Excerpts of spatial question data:
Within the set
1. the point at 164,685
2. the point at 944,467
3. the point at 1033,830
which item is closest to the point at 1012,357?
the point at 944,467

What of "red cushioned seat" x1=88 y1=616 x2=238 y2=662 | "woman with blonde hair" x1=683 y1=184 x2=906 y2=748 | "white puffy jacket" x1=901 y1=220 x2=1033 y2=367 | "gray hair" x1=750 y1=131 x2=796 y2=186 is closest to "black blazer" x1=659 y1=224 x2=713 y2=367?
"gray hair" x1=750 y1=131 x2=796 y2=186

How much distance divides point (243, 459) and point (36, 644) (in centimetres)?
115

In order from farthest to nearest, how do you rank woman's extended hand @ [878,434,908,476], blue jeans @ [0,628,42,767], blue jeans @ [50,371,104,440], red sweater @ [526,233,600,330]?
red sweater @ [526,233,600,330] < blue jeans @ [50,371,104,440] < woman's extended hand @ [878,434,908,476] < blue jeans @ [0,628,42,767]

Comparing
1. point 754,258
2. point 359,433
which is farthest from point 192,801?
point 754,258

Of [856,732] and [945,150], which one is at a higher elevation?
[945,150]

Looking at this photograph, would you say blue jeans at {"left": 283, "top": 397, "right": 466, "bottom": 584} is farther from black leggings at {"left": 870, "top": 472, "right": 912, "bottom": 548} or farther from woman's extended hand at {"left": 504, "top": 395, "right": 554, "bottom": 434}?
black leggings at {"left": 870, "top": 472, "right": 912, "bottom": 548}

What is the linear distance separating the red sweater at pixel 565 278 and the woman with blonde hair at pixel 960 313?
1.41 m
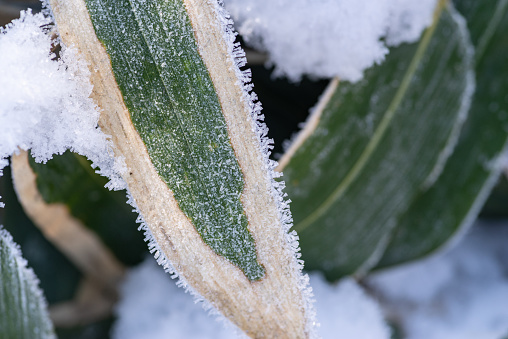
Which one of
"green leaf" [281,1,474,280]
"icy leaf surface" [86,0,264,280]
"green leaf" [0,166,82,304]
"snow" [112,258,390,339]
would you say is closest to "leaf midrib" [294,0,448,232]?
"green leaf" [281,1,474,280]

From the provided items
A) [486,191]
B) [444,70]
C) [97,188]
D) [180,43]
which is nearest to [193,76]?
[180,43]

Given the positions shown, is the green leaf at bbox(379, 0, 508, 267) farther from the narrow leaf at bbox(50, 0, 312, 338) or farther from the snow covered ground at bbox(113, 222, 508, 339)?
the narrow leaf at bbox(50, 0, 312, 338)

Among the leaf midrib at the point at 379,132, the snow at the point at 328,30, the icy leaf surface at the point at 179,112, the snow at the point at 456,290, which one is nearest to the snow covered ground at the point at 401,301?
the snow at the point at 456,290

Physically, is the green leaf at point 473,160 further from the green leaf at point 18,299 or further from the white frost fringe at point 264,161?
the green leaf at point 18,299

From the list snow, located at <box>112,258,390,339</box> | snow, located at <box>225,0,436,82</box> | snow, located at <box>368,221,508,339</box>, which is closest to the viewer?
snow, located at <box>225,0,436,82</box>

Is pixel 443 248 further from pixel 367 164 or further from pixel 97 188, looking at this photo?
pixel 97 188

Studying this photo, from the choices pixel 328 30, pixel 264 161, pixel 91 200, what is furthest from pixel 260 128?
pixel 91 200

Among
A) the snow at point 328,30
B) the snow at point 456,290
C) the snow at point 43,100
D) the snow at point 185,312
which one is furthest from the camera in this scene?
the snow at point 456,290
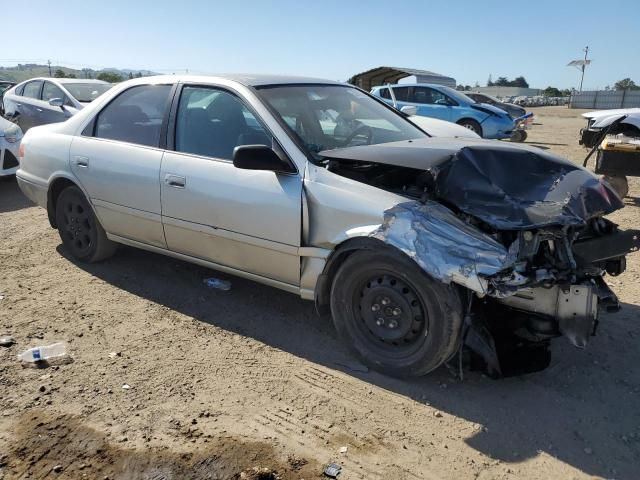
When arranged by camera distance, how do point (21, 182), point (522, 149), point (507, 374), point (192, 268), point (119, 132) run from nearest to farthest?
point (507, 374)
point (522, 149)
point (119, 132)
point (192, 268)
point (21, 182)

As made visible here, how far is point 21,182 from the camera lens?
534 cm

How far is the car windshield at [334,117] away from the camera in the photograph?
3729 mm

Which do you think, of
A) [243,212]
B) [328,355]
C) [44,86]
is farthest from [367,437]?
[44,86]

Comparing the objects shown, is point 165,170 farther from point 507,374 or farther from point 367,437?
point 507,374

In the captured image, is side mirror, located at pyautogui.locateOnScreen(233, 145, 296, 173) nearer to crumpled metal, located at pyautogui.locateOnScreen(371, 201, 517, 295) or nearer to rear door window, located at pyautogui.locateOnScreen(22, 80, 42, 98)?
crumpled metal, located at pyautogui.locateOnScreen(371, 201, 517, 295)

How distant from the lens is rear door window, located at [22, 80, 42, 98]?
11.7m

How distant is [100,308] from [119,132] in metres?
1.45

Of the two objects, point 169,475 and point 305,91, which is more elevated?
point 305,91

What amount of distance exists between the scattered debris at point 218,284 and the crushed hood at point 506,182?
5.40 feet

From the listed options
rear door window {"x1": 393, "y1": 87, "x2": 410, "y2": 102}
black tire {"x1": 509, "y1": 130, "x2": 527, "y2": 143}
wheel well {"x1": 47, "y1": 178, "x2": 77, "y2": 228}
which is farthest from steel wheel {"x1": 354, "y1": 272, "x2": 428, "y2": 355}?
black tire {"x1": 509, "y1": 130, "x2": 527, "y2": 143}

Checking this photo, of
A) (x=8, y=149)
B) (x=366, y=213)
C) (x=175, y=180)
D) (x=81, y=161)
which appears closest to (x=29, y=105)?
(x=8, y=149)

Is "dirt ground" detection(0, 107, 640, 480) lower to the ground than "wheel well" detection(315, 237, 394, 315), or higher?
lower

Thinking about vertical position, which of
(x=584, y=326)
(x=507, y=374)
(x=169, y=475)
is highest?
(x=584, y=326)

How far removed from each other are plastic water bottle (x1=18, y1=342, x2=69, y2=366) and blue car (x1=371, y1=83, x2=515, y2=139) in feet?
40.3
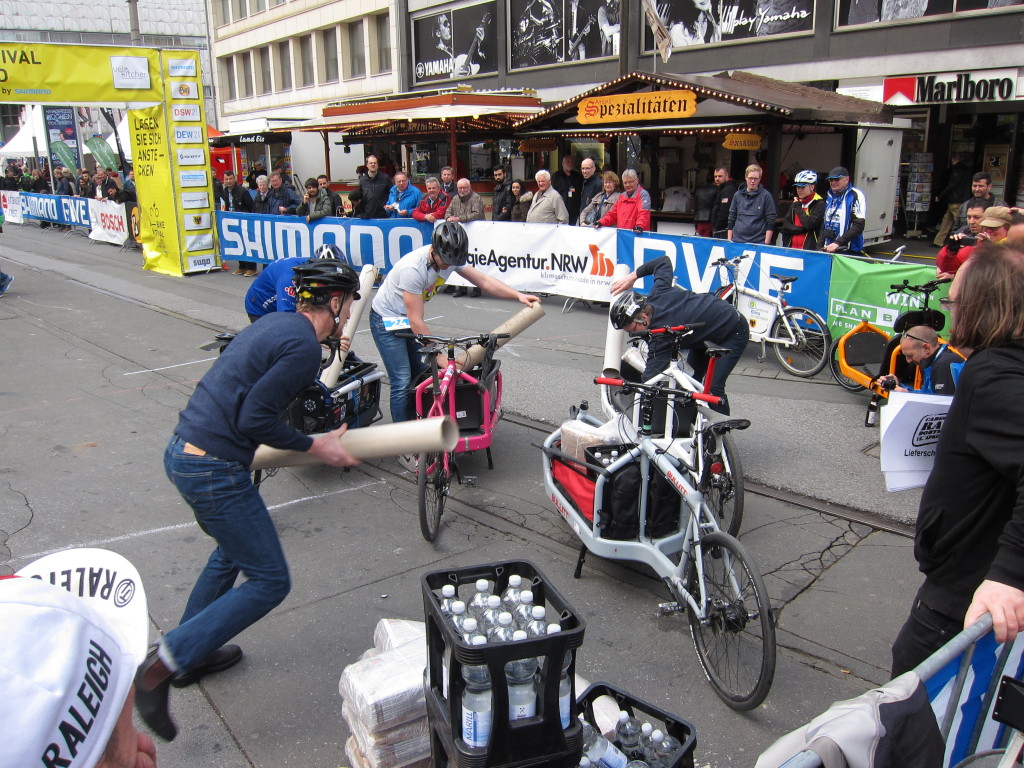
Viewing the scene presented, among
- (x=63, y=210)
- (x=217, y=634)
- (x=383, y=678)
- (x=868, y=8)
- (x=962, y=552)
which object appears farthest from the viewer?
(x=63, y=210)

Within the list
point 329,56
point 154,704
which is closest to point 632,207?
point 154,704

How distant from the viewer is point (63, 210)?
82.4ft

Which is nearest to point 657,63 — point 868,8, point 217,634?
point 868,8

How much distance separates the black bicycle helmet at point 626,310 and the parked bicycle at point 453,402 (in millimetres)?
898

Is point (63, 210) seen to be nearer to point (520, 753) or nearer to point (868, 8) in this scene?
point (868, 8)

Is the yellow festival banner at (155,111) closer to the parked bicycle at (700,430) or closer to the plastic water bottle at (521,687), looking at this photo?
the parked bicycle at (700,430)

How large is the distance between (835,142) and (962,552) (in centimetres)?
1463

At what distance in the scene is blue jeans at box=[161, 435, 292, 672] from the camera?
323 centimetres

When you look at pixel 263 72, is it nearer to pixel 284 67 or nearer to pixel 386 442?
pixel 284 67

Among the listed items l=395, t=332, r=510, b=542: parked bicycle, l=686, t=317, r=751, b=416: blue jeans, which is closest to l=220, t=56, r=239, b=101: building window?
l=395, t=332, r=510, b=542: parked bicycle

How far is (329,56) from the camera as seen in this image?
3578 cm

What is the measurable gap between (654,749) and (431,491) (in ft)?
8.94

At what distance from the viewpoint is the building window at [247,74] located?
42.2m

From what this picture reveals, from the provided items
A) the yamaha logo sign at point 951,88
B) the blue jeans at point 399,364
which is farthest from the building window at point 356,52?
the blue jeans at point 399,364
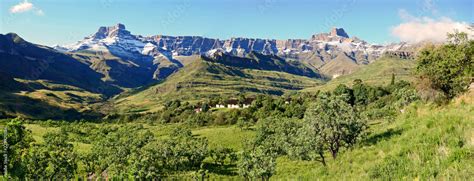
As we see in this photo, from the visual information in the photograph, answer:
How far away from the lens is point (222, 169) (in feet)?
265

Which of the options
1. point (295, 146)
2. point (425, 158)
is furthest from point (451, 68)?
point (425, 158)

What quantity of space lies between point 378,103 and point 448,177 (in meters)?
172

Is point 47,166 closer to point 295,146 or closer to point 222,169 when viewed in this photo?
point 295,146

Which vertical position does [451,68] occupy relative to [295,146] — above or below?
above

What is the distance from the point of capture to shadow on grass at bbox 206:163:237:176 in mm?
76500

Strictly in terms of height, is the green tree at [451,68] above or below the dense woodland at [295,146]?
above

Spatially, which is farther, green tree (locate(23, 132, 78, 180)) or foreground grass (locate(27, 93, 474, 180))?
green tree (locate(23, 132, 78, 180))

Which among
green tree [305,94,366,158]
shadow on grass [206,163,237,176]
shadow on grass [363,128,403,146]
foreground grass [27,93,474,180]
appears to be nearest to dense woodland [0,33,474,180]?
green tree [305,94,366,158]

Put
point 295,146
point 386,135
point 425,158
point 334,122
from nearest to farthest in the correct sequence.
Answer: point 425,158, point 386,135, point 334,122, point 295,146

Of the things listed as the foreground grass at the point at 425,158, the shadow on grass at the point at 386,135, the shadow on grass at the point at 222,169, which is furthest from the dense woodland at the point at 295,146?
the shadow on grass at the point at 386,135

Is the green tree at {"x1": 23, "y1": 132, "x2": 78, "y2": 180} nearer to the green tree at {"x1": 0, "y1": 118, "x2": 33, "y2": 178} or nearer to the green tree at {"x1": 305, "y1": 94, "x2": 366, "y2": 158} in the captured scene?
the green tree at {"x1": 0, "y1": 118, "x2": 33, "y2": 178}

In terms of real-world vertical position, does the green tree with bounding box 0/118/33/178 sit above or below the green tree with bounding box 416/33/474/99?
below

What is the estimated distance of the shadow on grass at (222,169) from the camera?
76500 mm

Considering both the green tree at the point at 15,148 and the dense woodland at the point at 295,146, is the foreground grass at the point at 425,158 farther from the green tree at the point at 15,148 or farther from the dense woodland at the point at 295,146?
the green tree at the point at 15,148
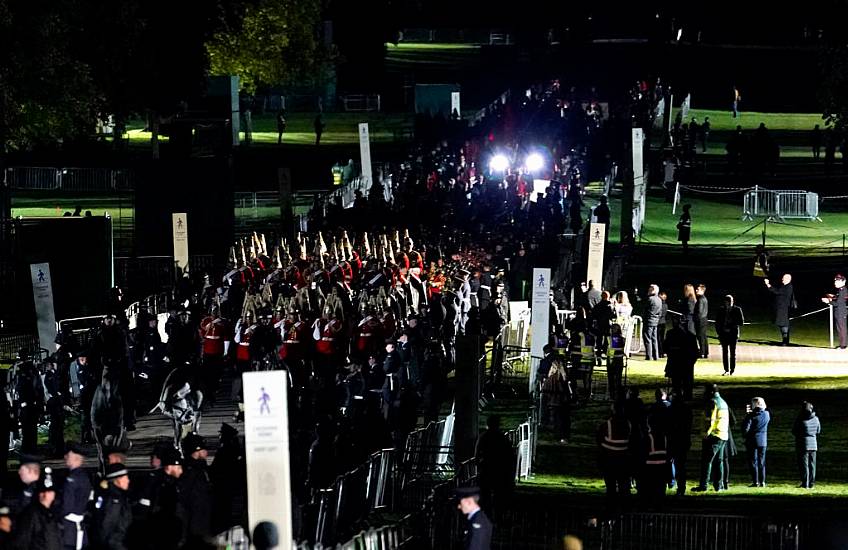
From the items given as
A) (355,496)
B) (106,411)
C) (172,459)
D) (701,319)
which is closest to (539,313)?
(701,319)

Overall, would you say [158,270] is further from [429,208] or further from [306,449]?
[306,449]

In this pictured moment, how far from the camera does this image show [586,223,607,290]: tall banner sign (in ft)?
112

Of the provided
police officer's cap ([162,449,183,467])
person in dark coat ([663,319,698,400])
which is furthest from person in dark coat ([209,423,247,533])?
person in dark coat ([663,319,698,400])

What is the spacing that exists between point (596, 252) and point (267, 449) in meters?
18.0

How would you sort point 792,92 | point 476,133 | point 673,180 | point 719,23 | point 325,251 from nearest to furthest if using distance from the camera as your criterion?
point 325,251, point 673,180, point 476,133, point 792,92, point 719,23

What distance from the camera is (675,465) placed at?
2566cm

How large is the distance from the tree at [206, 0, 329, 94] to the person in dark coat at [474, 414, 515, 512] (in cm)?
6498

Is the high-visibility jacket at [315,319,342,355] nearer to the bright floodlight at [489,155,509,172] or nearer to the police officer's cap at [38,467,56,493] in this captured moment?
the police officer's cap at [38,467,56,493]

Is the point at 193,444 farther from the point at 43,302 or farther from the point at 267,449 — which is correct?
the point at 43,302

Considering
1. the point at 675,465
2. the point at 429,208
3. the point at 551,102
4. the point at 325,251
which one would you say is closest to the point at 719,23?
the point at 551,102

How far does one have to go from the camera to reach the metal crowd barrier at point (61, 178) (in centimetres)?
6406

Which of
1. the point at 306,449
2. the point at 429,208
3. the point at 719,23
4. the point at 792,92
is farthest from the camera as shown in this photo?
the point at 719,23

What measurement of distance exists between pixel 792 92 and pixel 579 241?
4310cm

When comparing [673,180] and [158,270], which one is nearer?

__GIVEN EXERCISE__
Rewrite the part of the entries that opens with the line containing "What quantity of" and closes with the line containing "Answer: point 425,158, point", substituting "thick forest" for "dense woodland" and leaving everything else unchanged.

__ANSWER TO THE EXERCISE__
What quantity of space lies between point 378,103 and point 448,177 (in meters)?
172

Is point 47,166 closer to point 295,146 or closer to point 222,169 when viewed in this photo?
point 295,146

Which vertical position does [451,68] occupy relative to [295,146] — above or below?
above

What is the distance from the point of capture to shadow on grass at bbox 206:163:237:176 in mm?
76500

Strictly in terms of height, is the green tree at [451,68] above or below the thick forest at [295,146]?
above

Spatially, which is farther, green tree (locate(23, 132, 78, 180)) or foreground grass (locate(27, 93, 474, 180))?
green tree (locate(23, 132, 78, 180))

Which among
green tree [305,94,366,158]
shadow on grass [206,163,237,176]
shadow on grass [363,128,403,146]
foreground grass [27,93,474,180]
appears to be nearest to thick forest [0,33,474,180]?
green tree [305,94,366,158]

Put
point 295,146
point 386,135
point 425,158
point 334,122
from nearest to farthest in the correct sequence.
Answer: point 425,158, point 386,135, point 334,122, point 295,146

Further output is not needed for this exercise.